Segment Start: SELECTED PASSAGE

Aah, Mother Goose.
The very first book that I can recall reading all by myself, a threadbare oversize hardback, in black-and-white checkered cloth.
Cassidy has discovered Mother Goose too; she often chooses it as one of her three bedtime books. It’s quite long, of course, so I always read it last, and she is invariably lulled to sleep by the lilting rhythms, an ebbing tide of verse.
I have to disclose, however, a little secret: Even after her breathing has become deep and even, I will continue to read, because I enjoy it; many of the rhymes are fun to chant, dancing trippingly on the tongue; and I know that my boys are yet awake, slowly tumbling into slumber, and I read for them as well. You are never too old to enjoy someone else’s reading aloud in the dark, letting the words flow over you, skating seamlessly into your dreams.

Segment End: SELECTED PASSAGE
Segment Start: DATASET

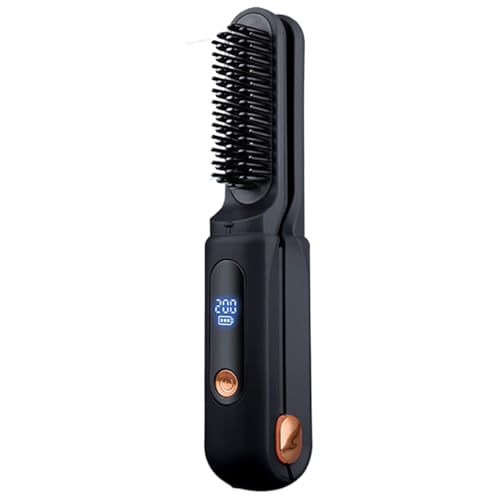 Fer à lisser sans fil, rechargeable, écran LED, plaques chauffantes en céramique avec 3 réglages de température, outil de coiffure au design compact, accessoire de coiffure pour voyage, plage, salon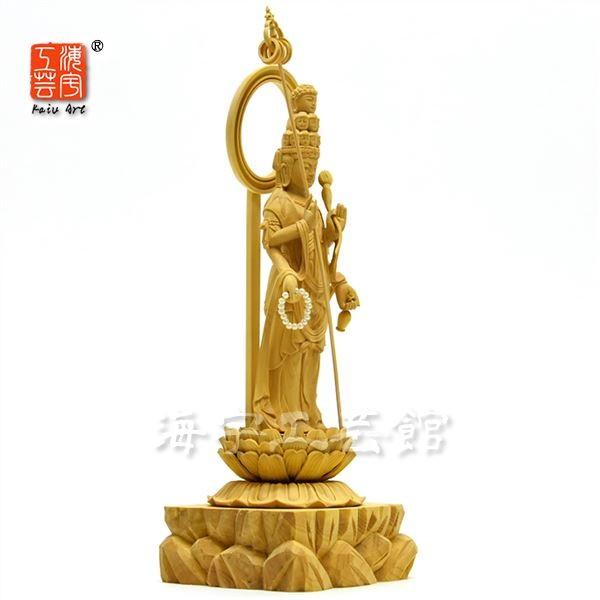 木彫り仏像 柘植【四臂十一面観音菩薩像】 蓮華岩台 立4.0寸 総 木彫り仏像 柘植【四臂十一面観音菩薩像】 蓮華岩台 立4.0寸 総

Segment End: DATASET
Segment Start: DATASET

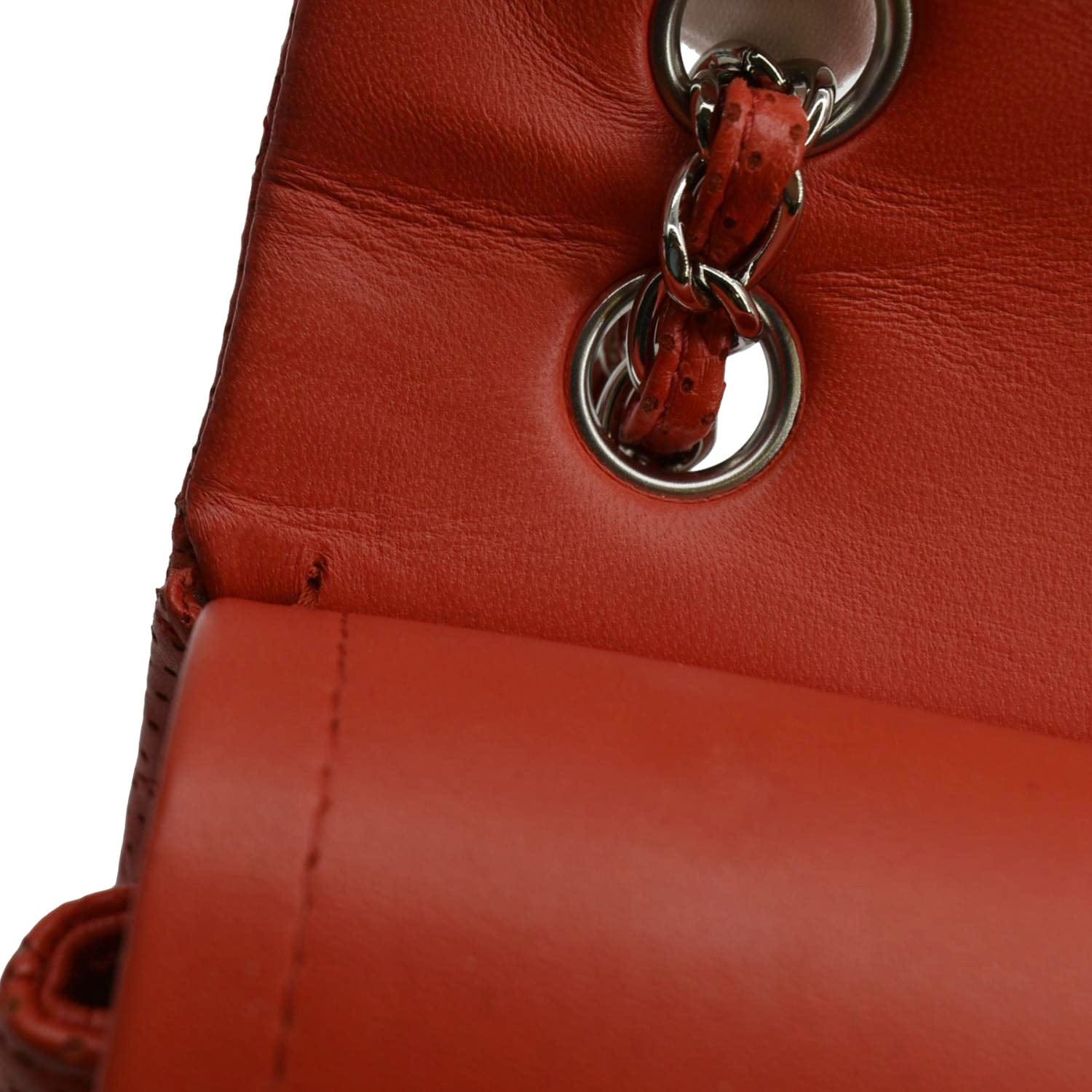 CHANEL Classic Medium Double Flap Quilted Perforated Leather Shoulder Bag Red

Segment End: DATASET

### WORK ORDER A
Answer these about the Mother Goose passage:
(i) What kind of cloth covered the first book the writer recalls reading alone?
(ii) Why does the writer always read Mother Goose last at bedtime?
(iii) Besides Cassidy, for whom does the writer keep reading after she falls asleep?
### WORK ORDER B
Transcribe the stretch of the Mother Goose passage from "The very first" through "into your dreams.".

### EXERCISE OUTPUT A
(i) Black-and-white checkered cloth.
(ii) Because it's quite long.
(iii) The writer's boys.

### EXERCISE OUTPUT B
The very first book that I can recall reading all by myself, a threadbare oversize hardback, in black-and-white checkered cloth.
Cassidy has discovered Mother Goose too; she often chooses it as one of her three bedtime books. It’s quite long, of course, so I always read it last, and she is invariably lulled to sleep by the lilting rhythms, an ebbing tide of verse.
I have to disclose, however, a little secret: Even after her breathing has become deep and even, I will continue to read, because I enjoy it; many of the rhymes are fun to chant, dancing trippingly on the tongue; and I know that my boys are yet awake, slowly tumbling into slumber, and I read for them as well. You are never too old to enjoy someone else’s reading aloud in the dark, letting the words flow over you, skating seamlessly into your dreams.